Over the last 10 years, domestic US refinery output of petroleum products has increased significantly while consumption has fallen. This has resulted in a major increase in product exports. Petroleum product exports averaged 4.1 million bpd in first four months of this year, an increase of 0.5 million bpd over exports for the same time in 2014. Product imports are also higher than 2014, but to a lesser extent, leading to an increase in net petroleum product exports.
Import and export regions
Import and export patterns vary by region, with most exports leaving from the Gulf Coast (PADD 3), and imports coming to the East Coast (PADD 1). Record high refinery runs and increased global demand for petroleum products from the US continue to push exports higher.
Over half of the US’s refinery capacity is located in PADD 3, and approximately 75% of US product exports are sent from the region. Through April, PADD 3 petroleum product exports were up 444 000 bpd compared with the same time in 2014. Gasoline, distillate and jet fuel exports combined accounted for 40% of the increase. Higher levels of gasoline and distillate exports were sent to countries in the Western Hemisphere, while gasoline exports to Africa dropped slightly. Jet fuel exports have mainly increased to Western Europe, Central America, and South America, and to a lesser extent Africa. Propane and naphtha exports are both over 150 000 bpd higher than in 2014, and are mainly sent to Asia.
Imports of petroleum products remain an important source of supply on the East Coast, supplementing in region refinery production and receipts from PADD 3 and, to a lesser extent, from PADD 2. US motor gasoline product supplied has been 71 000 bpd higher so far this year than last year, and imports of total motor gasoline have risen by 103 000 bpd.

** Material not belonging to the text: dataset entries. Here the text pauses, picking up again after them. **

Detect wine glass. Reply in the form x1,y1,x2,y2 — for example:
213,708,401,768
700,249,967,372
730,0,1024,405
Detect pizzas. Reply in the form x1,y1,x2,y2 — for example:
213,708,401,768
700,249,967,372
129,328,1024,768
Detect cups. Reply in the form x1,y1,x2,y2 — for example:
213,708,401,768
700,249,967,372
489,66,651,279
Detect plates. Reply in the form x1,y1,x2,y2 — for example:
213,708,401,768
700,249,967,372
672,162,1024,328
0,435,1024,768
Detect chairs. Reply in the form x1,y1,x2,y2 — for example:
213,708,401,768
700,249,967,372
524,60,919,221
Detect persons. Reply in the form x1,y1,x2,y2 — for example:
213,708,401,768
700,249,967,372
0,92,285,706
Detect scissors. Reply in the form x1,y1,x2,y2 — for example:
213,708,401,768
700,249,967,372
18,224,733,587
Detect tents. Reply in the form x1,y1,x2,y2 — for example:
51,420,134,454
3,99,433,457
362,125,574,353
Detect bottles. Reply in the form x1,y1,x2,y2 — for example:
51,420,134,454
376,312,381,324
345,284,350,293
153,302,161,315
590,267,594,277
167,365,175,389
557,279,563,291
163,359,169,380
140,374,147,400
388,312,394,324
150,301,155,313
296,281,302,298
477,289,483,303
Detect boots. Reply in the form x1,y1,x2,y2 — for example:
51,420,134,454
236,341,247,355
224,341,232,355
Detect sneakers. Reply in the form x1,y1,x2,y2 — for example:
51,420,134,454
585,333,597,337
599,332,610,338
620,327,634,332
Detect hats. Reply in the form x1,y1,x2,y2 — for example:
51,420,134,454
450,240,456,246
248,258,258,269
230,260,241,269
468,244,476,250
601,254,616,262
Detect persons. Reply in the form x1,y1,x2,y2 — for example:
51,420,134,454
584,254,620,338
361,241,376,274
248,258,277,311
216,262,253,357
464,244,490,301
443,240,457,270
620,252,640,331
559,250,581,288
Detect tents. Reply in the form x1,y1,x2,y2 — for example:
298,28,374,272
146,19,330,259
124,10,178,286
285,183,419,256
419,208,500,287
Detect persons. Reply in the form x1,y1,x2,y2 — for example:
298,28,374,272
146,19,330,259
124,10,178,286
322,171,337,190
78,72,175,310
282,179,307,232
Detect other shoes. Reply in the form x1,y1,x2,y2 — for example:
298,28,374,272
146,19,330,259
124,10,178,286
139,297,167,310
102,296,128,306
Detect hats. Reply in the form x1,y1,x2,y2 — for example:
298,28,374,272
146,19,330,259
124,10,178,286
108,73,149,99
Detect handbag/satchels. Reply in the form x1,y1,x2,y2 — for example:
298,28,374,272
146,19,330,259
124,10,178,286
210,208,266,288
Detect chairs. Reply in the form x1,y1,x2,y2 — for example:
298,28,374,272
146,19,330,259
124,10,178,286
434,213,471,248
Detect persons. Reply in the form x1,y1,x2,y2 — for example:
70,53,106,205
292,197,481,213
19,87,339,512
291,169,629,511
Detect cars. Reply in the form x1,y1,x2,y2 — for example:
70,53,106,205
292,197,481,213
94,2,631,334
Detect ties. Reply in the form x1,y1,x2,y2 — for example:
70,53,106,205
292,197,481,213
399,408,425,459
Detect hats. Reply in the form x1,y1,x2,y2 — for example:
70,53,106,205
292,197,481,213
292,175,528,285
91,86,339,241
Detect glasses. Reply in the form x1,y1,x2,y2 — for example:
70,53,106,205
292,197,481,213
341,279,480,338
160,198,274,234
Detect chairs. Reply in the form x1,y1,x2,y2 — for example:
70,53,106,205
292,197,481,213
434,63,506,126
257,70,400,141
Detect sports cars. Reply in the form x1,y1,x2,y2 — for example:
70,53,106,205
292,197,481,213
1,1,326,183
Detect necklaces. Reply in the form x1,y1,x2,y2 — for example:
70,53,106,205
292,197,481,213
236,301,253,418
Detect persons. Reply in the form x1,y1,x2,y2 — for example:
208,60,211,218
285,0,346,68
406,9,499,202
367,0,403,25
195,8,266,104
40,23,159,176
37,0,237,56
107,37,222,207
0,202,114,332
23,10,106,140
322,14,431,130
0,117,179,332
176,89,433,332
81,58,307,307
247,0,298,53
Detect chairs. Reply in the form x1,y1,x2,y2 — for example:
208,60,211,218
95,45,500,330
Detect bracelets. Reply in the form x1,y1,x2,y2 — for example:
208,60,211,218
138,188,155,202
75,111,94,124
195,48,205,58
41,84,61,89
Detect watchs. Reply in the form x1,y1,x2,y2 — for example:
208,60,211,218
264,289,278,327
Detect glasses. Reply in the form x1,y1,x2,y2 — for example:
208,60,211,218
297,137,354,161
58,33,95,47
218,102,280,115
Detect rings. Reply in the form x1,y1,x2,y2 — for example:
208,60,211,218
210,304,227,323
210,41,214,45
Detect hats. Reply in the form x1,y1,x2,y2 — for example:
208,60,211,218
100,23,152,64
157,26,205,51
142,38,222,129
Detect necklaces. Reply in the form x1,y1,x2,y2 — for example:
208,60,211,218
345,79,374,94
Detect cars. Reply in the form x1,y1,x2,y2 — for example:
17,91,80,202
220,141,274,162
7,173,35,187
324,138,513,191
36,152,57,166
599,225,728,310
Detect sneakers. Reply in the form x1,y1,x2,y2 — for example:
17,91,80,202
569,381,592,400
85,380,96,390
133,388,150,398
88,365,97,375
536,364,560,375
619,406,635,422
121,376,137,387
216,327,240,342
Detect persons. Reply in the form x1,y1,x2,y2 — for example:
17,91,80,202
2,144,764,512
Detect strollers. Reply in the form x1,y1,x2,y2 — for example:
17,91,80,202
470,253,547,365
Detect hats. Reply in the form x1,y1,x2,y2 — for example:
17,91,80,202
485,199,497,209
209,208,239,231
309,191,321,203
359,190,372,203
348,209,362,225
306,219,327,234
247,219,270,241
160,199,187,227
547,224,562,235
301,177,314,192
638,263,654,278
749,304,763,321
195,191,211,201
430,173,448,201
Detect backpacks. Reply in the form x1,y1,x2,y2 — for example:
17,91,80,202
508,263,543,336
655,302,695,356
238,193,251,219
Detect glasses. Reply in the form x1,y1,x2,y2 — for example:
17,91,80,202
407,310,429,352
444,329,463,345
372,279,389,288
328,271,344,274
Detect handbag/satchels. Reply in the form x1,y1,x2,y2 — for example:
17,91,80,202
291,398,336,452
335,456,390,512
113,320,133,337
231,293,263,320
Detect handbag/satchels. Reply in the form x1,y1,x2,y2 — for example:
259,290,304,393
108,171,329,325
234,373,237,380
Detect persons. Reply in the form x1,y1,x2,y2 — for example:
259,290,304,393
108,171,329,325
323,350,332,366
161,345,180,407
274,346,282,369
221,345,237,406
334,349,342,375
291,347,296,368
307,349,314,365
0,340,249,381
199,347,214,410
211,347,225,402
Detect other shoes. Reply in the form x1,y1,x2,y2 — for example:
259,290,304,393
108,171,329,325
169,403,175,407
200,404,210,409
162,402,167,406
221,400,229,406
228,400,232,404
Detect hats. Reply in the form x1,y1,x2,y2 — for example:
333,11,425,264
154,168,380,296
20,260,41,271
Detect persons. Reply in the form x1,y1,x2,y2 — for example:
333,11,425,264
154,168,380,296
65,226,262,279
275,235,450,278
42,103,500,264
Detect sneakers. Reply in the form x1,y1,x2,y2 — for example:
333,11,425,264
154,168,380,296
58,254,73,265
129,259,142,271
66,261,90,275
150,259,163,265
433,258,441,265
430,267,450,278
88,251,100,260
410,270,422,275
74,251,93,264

On the US West Coast petroleum product markets are traditionally tightly balanced, with in region refinery production nearly evenly matched to demand. The West Coast is rather isolated from the rest of the country’s petroleum markets because there are no pipelines that cross the Rocky Mountains. However, recently, the region’s supply of distillate fuel has exceeded demand and, as a result, exports have increased. West Coast distillate exports have averaged 117 000 bpd this year so far, in line with the previous two years and 37 000 bpd higher than in 2012. During times of supply disruptions, imports to the West Coast often increase to replace lost supply from in region refineries, as has been the case so far this year. Following an outage caused by an explosion and fire at ExxonMobil’s Torrance, California, refinery in mid February, gasoline imports to the West Coast rose, and have averaged 37 000 bpd this year so far, over double compared with the same time last year.
The future of US net exports will depend on underlying trends in both output and consumption of petroleum products. Future output will reflect both US refinery runs and the production of hydrocarbon gas liquids outside refineries. Future domestic consumption will reflect prices, economic activity, and policies such as fuel economy standards for both light and heavy duty vehicles. So long as domestic output of petroleum products grows faster than their consumption, net petroleum product exports will continue to rise.